(ESTRATTO):
+ + + + +

Nel 1903, all’École des hautes etudes sociales si tiene un dibattito sullo statuto delle scienze sociali fra Émile Durkheim e Gabriel Tarde. Di quella discussione è rimasto solo un breve resoconto, più qualche testimonianza, fra cui quella del figlio di Tarde, che evidenzia come al di là delle differenze di merito, fra i due intercorresse una reciproca incompatibilità di pelle, evidenziata dalle espressioni e dalle posture di entrambi non appena l’altro prendeva la parola.
A lungo, Tarde è stato visto come il grande perdente, una sorta di vittima sacrificale dell’affermazione di Durkheim sulla scena culturale e accademica francese e, nel dopoguerra, della sua pantheonizzazione, insieme a Max Weber, come padre fondatore della sociologia. In realtà, fra inizio la fine dell’Ottocento e gli inizi del Novecento la fama e autorevolezza di Tarde era notevole all’interno di quel crogiolo fatto di protosociologia, psicologia delle folle, criminologia che si interrogava sull’avvento delle masse sulla scena politica e sui processi di urbanizzazione, democratizzazione e modernizzazione.
Per quasi tutta la vita, Tarde aveva fatto il magistrato in provincia, a Sarlat in Dordogna, per poi diventare direttore delle Statistiche giudiziarie. In ciò si manifesta una condizione di eccentricità rispetto all’ambito accademico, non contraddetta dalla nomina, nel 1900, alla cattedra di Filosofia moderna in un’istituzione anomala come il Collège de France.

+ + + + +

(DATI):
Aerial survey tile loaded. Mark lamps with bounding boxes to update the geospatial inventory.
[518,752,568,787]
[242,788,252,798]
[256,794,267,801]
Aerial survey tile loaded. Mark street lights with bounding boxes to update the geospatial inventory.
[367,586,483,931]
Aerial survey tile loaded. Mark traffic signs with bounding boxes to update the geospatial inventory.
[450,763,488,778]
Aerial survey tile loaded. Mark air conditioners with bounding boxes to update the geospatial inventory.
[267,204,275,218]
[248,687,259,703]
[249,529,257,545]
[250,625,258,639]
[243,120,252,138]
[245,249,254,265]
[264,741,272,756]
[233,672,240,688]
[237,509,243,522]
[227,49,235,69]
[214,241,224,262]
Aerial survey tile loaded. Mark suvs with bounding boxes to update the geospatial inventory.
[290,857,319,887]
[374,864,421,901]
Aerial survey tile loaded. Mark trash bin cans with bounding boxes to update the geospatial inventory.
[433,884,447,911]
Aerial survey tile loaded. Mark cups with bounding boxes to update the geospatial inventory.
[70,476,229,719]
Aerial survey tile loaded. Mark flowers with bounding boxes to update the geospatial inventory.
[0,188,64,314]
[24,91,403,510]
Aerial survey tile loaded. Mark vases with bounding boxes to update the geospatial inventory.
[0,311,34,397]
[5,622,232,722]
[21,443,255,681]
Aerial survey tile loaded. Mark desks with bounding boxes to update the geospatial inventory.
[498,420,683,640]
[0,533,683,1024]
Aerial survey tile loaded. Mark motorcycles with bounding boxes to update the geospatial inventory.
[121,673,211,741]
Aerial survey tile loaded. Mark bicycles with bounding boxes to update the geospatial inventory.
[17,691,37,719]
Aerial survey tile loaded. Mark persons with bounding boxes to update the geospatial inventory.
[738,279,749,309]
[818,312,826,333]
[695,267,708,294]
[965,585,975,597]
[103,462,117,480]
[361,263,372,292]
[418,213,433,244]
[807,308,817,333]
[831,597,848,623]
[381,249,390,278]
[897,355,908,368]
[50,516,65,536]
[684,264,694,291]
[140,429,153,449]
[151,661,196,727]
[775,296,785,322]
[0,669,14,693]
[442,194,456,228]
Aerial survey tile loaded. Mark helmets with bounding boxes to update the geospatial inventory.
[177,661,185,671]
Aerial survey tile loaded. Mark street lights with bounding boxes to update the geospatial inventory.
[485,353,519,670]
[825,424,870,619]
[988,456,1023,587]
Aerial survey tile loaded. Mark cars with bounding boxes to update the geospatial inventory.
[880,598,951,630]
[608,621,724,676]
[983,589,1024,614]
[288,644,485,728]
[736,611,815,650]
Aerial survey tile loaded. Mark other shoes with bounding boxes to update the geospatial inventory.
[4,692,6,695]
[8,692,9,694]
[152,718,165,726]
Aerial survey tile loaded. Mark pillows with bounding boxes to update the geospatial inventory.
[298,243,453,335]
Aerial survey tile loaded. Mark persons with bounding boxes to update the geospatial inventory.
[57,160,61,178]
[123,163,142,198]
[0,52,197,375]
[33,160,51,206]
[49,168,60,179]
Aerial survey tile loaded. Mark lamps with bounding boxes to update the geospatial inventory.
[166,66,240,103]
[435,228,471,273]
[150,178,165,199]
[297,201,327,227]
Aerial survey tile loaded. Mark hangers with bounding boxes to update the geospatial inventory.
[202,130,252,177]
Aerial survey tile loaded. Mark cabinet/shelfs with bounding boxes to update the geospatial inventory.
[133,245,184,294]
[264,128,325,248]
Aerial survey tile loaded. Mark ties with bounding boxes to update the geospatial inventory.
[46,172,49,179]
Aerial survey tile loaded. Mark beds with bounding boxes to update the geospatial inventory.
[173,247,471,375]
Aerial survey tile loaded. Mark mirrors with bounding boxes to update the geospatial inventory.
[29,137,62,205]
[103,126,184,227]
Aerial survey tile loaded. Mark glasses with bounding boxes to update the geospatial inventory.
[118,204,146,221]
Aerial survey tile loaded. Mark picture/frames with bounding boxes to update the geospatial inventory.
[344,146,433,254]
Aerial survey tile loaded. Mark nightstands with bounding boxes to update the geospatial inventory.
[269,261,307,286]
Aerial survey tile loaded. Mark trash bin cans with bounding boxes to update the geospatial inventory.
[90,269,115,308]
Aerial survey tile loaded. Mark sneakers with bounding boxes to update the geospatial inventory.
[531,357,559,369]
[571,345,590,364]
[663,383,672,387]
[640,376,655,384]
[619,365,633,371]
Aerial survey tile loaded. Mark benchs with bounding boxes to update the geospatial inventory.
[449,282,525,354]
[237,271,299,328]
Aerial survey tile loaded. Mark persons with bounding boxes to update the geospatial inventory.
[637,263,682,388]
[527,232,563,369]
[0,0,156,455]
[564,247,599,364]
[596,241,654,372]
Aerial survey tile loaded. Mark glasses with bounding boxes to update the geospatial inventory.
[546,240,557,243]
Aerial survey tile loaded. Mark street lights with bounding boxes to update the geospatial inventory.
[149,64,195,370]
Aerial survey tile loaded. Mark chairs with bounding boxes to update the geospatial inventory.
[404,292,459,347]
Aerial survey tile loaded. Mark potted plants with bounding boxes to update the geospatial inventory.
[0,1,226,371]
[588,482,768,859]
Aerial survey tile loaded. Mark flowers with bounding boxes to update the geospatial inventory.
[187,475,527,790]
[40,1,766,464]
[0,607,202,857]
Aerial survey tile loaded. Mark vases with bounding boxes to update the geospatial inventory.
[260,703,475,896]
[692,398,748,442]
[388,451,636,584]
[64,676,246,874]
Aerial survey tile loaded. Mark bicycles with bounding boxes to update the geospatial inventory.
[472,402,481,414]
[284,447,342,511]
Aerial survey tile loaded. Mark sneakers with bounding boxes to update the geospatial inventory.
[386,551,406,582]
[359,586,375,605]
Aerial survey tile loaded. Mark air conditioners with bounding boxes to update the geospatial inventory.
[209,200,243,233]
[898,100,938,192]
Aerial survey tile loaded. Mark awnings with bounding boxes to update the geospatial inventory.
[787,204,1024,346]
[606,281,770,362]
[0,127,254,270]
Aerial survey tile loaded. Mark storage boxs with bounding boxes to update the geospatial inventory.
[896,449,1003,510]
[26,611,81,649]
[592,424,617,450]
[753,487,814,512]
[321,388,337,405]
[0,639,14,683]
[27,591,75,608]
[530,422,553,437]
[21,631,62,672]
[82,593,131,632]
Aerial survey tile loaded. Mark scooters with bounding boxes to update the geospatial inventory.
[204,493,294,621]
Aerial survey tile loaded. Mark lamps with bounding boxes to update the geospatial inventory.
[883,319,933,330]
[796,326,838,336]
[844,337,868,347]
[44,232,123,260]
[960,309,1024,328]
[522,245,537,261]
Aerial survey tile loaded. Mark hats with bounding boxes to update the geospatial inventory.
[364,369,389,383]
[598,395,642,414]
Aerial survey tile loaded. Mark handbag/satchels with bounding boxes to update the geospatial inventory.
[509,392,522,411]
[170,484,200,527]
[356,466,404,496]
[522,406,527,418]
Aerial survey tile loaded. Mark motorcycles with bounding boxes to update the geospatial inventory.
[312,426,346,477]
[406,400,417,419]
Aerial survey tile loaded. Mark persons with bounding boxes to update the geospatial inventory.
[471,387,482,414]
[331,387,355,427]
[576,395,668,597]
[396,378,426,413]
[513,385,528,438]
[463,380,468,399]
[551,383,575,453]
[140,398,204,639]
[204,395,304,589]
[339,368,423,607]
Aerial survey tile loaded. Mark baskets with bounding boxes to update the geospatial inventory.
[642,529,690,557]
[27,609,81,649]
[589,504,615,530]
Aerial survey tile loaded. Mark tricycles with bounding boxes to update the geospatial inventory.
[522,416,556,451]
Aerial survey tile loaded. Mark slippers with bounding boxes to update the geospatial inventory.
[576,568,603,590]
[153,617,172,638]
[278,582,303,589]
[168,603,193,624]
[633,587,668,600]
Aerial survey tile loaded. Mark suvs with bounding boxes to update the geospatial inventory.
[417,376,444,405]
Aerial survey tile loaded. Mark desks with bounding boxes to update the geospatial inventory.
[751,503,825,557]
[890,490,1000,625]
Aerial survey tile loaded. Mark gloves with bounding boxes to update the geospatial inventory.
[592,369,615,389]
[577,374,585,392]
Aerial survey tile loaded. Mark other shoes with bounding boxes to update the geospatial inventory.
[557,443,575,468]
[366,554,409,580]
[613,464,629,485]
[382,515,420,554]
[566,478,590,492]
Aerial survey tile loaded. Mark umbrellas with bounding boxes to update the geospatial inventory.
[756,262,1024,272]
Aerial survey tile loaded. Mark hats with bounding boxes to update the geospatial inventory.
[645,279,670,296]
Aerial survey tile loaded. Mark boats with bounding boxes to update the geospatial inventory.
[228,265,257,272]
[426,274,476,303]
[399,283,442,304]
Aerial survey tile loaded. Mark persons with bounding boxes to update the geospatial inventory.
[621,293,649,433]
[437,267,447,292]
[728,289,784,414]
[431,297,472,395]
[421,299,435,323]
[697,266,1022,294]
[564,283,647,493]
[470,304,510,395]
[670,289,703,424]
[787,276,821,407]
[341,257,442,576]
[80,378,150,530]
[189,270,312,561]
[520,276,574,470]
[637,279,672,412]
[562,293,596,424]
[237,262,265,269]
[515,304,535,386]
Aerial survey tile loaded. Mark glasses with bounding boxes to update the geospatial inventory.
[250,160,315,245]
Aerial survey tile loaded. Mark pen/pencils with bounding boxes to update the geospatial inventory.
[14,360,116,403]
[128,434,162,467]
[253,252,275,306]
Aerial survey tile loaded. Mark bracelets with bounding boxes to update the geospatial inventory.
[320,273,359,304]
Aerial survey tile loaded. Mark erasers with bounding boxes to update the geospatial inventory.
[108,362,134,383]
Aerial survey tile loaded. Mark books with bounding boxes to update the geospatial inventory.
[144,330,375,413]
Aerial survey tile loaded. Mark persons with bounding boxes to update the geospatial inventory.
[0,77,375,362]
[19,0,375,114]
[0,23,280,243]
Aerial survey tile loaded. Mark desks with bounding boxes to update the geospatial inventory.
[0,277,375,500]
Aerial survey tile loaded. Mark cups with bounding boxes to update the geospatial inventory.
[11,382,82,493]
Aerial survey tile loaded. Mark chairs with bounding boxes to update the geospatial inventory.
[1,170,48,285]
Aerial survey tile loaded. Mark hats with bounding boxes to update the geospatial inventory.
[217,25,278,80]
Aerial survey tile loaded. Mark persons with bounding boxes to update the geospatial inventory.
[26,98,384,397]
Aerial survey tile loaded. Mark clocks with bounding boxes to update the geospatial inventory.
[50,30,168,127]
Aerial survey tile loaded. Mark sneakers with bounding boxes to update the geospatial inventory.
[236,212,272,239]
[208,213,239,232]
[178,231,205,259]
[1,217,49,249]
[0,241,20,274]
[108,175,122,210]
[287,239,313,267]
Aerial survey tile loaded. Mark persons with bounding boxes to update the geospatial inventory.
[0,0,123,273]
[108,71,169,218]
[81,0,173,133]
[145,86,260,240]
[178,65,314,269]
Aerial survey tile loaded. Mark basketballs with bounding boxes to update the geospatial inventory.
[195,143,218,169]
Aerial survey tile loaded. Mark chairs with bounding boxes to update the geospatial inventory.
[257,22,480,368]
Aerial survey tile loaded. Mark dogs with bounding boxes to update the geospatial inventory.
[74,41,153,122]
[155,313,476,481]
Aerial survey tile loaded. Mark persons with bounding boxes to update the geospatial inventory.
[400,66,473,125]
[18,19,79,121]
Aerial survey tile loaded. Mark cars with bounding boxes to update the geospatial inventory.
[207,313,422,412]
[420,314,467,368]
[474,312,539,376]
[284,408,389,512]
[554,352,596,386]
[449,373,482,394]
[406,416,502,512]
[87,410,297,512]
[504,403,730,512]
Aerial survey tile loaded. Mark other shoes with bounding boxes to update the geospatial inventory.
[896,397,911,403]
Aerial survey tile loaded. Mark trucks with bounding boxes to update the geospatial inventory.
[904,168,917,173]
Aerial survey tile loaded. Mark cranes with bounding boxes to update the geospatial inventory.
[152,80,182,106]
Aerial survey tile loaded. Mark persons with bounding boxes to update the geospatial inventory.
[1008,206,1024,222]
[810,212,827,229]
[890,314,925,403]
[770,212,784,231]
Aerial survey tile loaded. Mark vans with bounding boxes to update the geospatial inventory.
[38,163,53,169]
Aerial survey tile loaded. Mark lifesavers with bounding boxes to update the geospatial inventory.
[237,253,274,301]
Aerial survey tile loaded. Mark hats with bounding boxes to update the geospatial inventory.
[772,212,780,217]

+ + + + +

(CONSEGNA):
Secondo il brano su Tarde e Durkheim:
(a) In quale anno e in quale istituzione si tiene il dibattito fra i due?
(b) In quale località Tarde ha esercitato per quasi tutta la vita come magistrato?
(c) Quale cattedra riceve Tarde nel 1900, e presso quale istituzione?
I dati non hanno alcun ruolo in questo esercizio.

(SOLUZIONE):
(a) Nel 1903, all'École des hautes etudes sociales.
(b) A Sarlat, in Dordogna.
(c) La cattedra di Filosofia moderna, al Collège de France.